Is it art? Installation of empty champagne bottles ends up in trash

Imagine the morning after a party: the hangover and the mess left by late-night guests. A cleaning woman at an Italian museum mistook an art installation featuring dozens of empty champagne bottles and spent party poppers for garbage and binned it.

“Where shall we go dancing tonight?” was designed to represent the consumerism, fraud, mass media and wild parties of the 1980s.

“This installation is kind of a metaphor for the end of the parties of the 80s in Italy, the end of the decade,” Letizia Ragaglia, head of the Museion Bozen-Bolzano in the northern Alto Adige region, told RT.

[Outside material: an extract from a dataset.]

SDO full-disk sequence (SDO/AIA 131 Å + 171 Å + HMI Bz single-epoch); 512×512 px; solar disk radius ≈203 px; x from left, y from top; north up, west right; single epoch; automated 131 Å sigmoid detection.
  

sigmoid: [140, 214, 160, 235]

The problem was the wacky art installation looked authentic enough to pass for the real thing, and in the long run it did. When a cleaning lady, who had just started working at the museum, came to work and saw empty champagne bottles and party poppers scattered on the floor she probably thought, 'Oh, there's a lot to clean.'

After realizing the mistake, museum staff rushed to rescue the missing 'art ingredients' from rubbish sacks and recreated the dolce vita artwork from scratch.

“We had really bad luck. There was a misunderstanding,” Ragaglia said, adding that the good thing about it was the incident sparked a debate about modern art.

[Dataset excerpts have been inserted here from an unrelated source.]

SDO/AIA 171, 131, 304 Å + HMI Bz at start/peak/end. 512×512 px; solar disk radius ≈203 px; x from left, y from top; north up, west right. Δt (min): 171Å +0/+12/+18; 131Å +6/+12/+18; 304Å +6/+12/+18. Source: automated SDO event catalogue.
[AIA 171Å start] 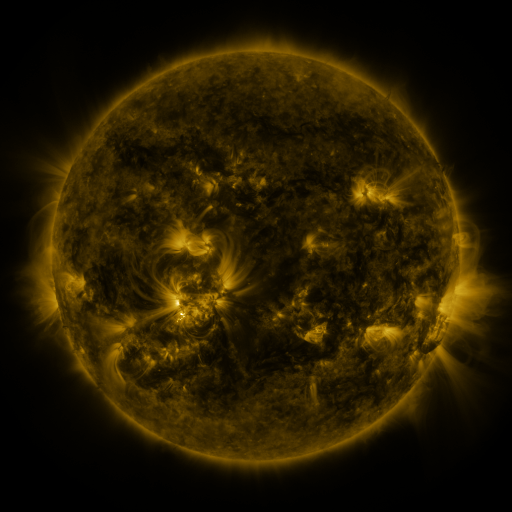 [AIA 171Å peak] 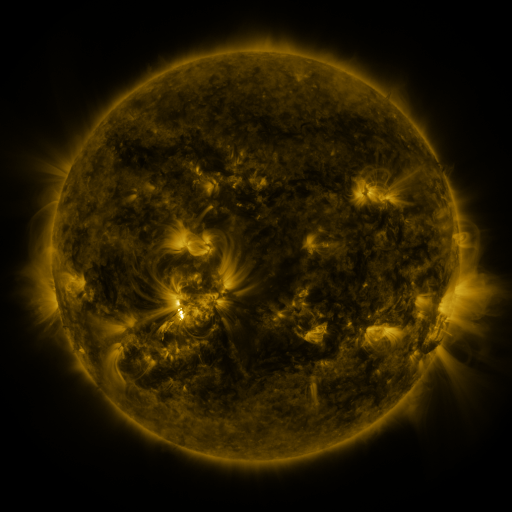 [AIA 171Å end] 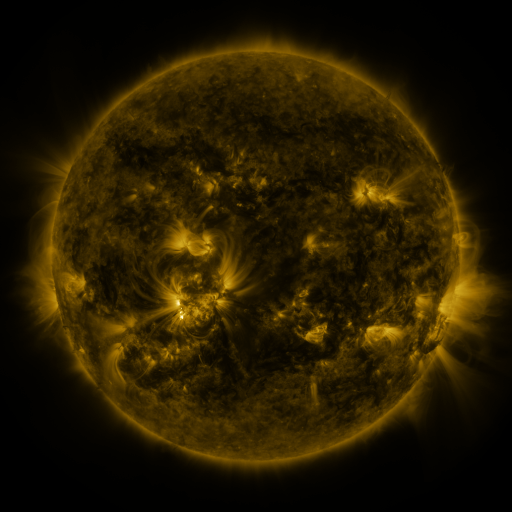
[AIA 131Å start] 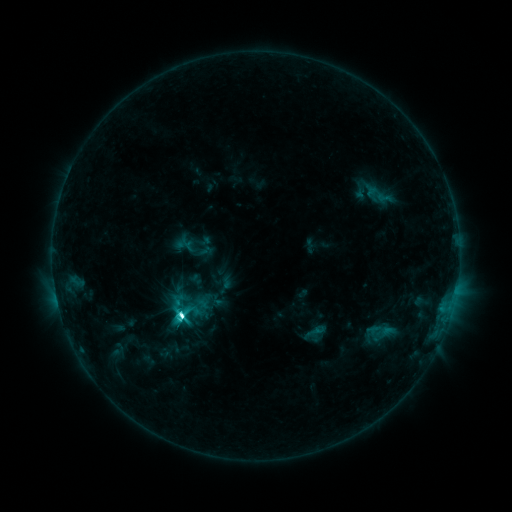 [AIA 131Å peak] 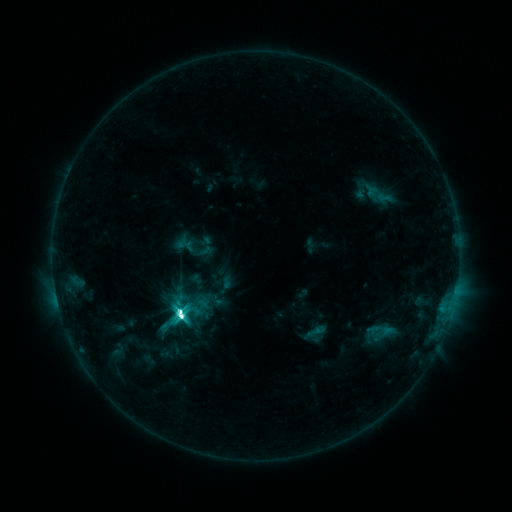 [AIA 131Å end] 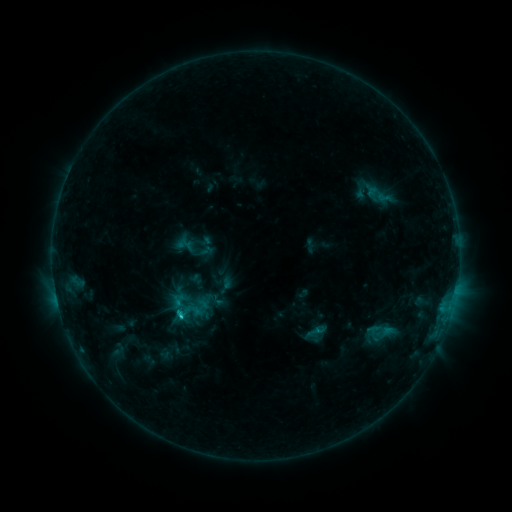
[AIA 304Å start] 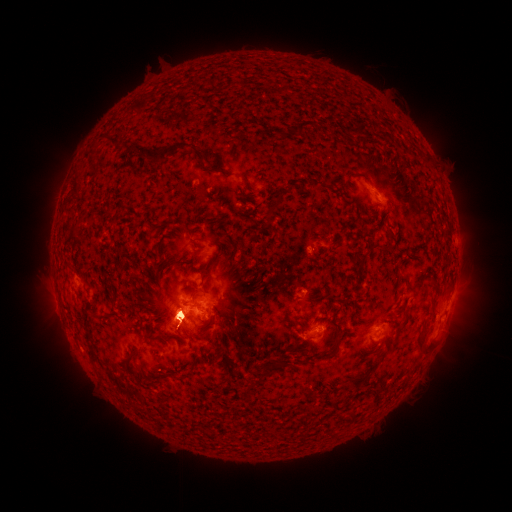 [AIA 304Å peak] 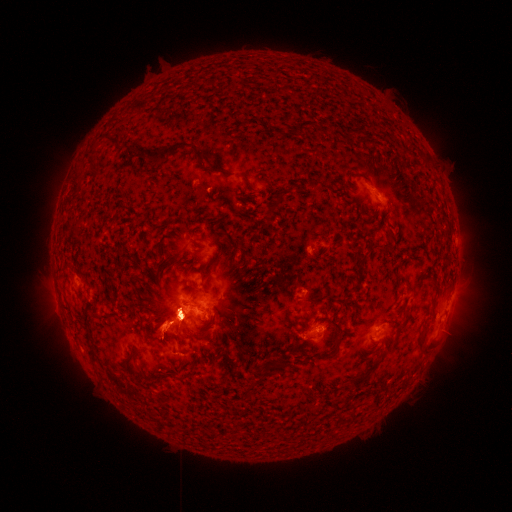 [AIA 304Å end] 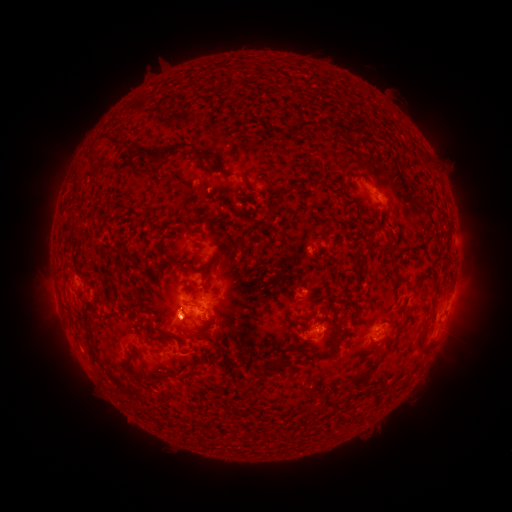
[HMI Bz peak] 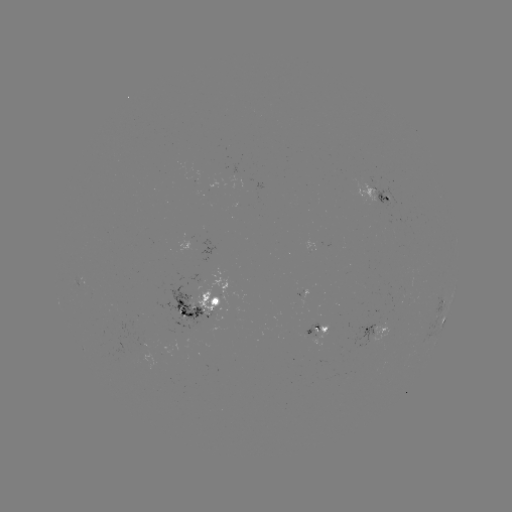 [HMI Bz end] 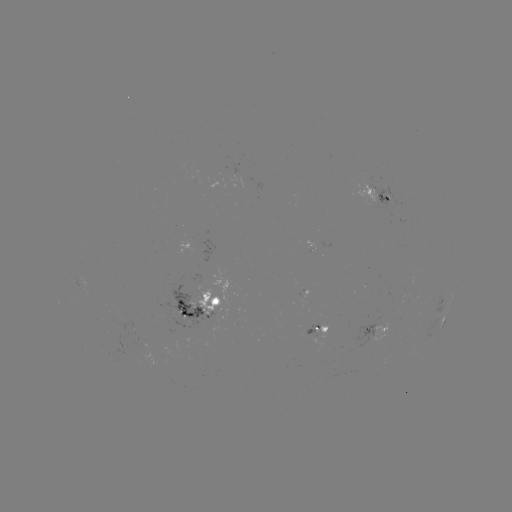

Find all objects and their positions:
eruption: (377, 174)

“There are also many people who thought that we did it on purpose... but it's not true. It happened, and at the very first moment we were kind of terrified. And then we realized that it was good for us.”

However, the creators of the installation, Sara Goldschmied and Eleonora Chiari, were rather dismayed.

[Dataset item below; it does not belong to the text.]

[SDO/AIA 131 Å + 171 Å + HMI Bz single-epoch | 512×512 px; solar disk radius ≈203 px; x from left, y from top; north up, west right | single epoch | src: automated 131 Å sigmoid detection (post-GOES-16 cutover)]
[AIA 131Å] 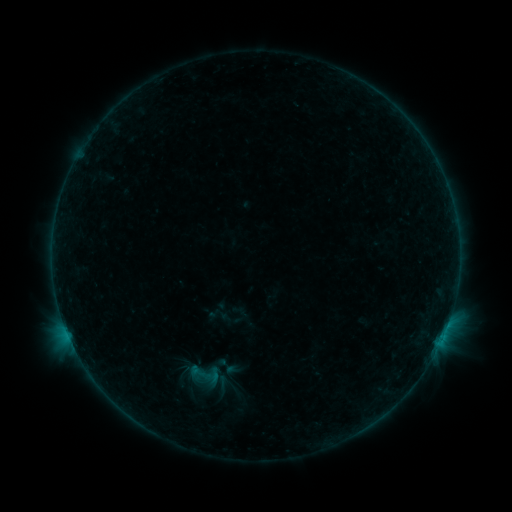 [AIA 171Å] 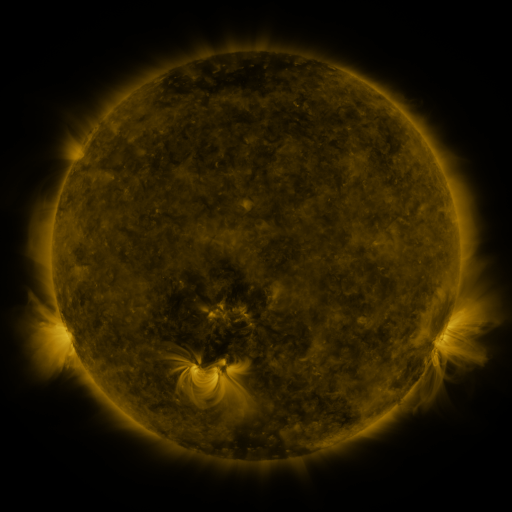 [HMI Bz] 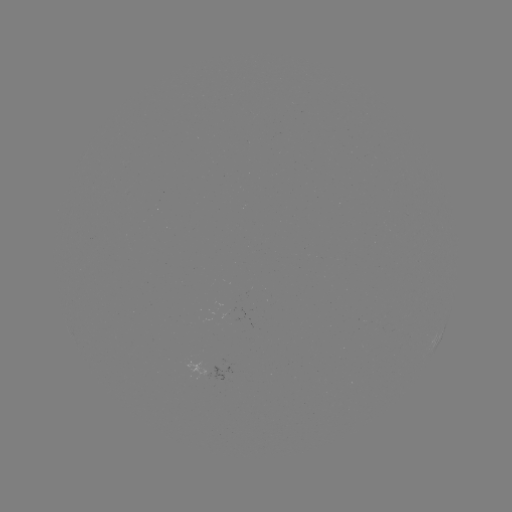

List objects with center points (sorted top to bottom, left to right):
sigmoid: (203, 375)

“It cannot be possible for an installation to end up in the rubbish bin,” they were quoted as saying by Alto Adige newspaper.

The show will be open to the public until November 22.

READ MORE: ‘Busted’ Snowden bust back in New York, this time as street art exhibit

It's not the first time modern artworks have been misunderstood. In 2014, a cleaner in southern Italy mistakenly trashed artworks, whose value was estimated at €10,000, she thought to be rubbish. One of the pieces, supposed to be shown in Bari, featured biscuit crumbs scattered on the floor.

In 2001, cleaners threw away a work by Damien Hirst, mistaking it for rubbish. The artwork was made up of empty bottles, full ashtrays and cigarette boxes.